(Dataset extract)

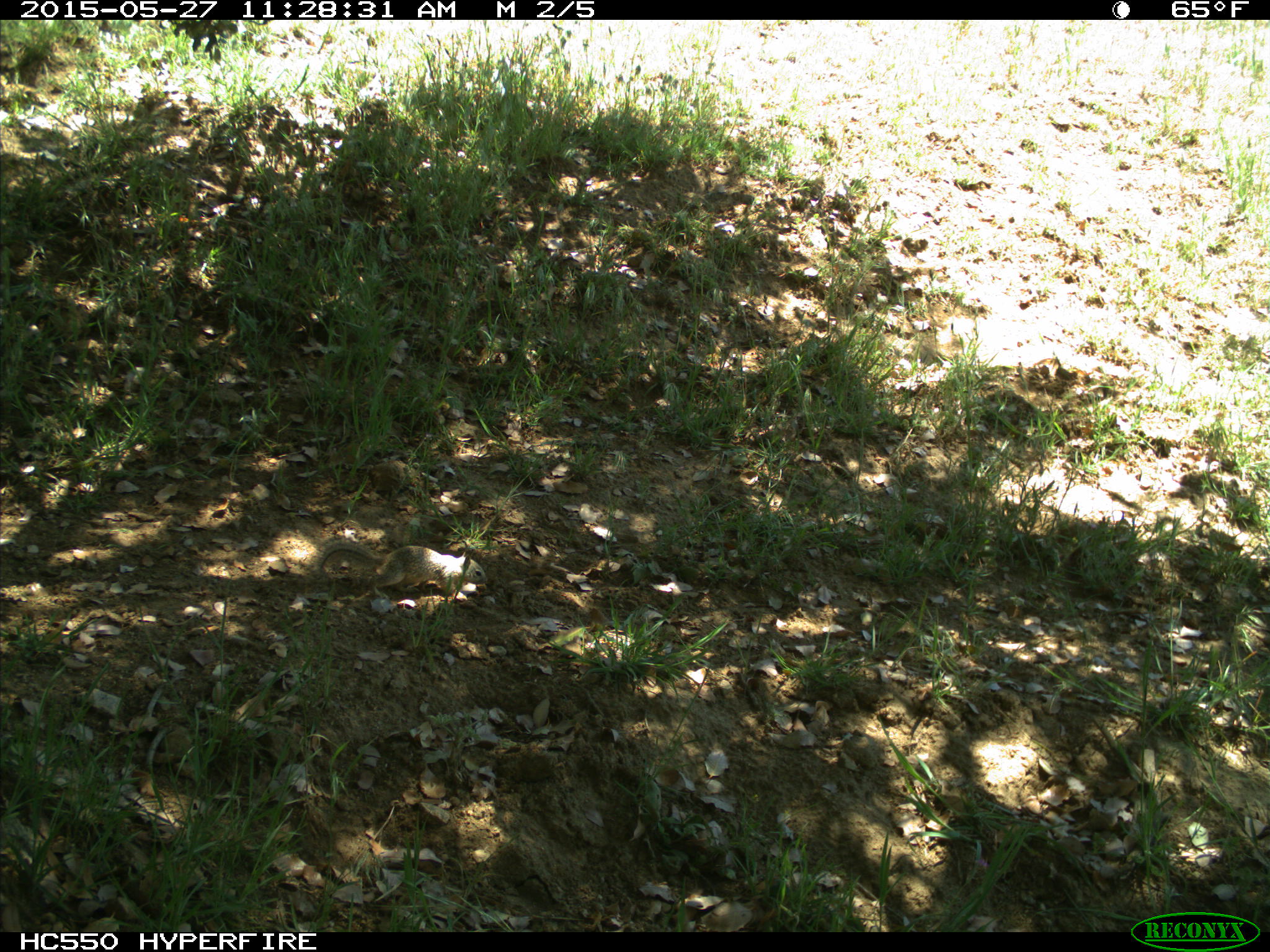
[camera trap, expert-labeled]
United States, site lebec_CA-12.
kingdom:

(End Dataset extract)

_The task_
Give every line of the listing above again, exactly, with no images.

_Output below_
[camera trap, expert-labeled]
United States, site lebec_CA-12.
kingdom:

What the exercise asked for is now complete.